Au programme de cet album, heavy / power comme le groupe nous a habitué avec les trois derniers albums (sans la panne d'inspiration de
My God-Given Right) avec "Best Time", "Angels", "Indestructible" et speed old-school avec les corrects "Rise Without Chains" et "Robot King", qui renvoie davantage à la période
The Time of the Oath, mais aussi le très bon "Down in the Dumps" qui serait très bien passé sur les premiers albums. Même la période Pink Cream 69, le groupe de Hard FM d'Andi Deris avant qu'il ne joigne Helloween, est à l'honneur avec "Mass Pollution", qui est d'ailleurs intégralement chanté par lui. L'alchimie des trois guitaristes marche parfaitement et malgré les différences artistiques de chacun, parviennent à proposer un ensemble cohérent, aux atmosphères variables mais restant toujours dans le moule heavy / power guilleret qui se prend pas trop la tête, le tout accompagné de soli globalement intéressants ("Rise Without Chains", "Robot King", "Down in the Dumps"). De même le goût de cette tambouille de chanteurs est du plus bon goût : l'on a déjà évoqué les alternances Kiske / Deris dans "Skyfall" mais le groupe ne se limite pas simplement à ça et donne le beau rôle à celui dont la tonalité musicale colle le mieux : Deris dans le très hard FM "Mass Pollution", Kiske aux refrains les plus power metal (ironique quand l'on sait que son départ en 93 a été motivé par son rejet de ce style) et Hansen... pour pas grand-chose, malheureusement. Le frontman de Gamma Ray est même de trop à certains endroits ("Out for the Glory") et sa présence se compte sur les doigts d'une main (le second rôle dans "Best Time"). Seule sa performance sur le passage acoustique de "Skyfall" est réellement marquante, ce que je déplore un peu.

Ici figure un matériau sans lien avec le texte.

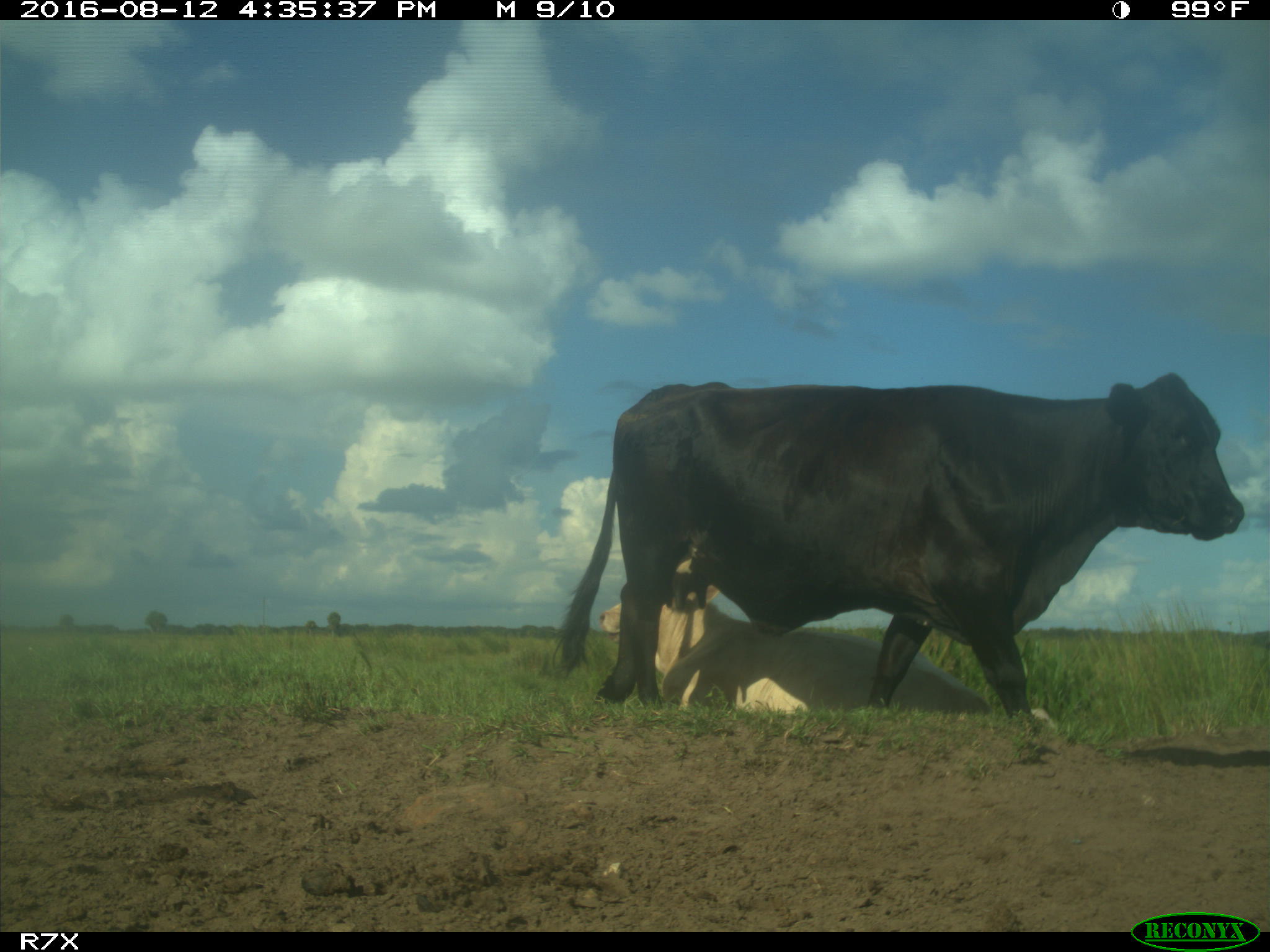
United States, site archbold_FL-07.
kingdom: Animalia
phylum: Chordata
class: Mammalia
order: Artiodactyla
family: Bovidae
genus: Bos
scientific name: Bos taurus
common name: domestic cow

Cette inégalité n'est pas le seul reproche qu'on puisse faire au disque : le groupe mise davantage sur la tambouille à l'unisson que sur un heavy / power d'un entrain infini comme on en avait sur le quasi-divin
7 Sinners, avec trop peu de main riffs ou de refrains marquants, l'important étant ailleurs. En une phrase, tout le monde est présent mais personne ne se distingue. On regrette même que le tube ultime "Pumpkins United" ne soit pas présent dans la tracklist car ce morceau, à lui seul, est bien plus accrocheur que la plupart des autres morceaux de ce disque éponyme.
Helloween est l'album-photo souvenirs d'une bande de potes qui souhaitait marquer le coup de leur réunion en signant dessus tour à tour, chacun avec sa formule fétiche. Le résultat sent bon la nostalgie et soulage même après un
My God-Given Right qui s'égarait mais, dans une volonté assumée de rester dans sa zone de confort, ne provoque guère plus de frissons que le correct
Straight Out of Hell.
La suite ? Helloween l'a déjà en tête. Les fans comme moi s'inquiétaient déjà de voir les trois frontmen repartir à leurs groupes respectifs, comme de bons potes qui se quittent en fin de soirée, et que cette réunion n'était qu'occasionnelle ; il n'en est rien, chacun souhaitant rester avec l'autre jusqu'au bout.
Helloween, dans ce cadre, ne doit pas se voir comme un album marquant la fin d'une ère pour le groupe mais plus comme le début d'une autre.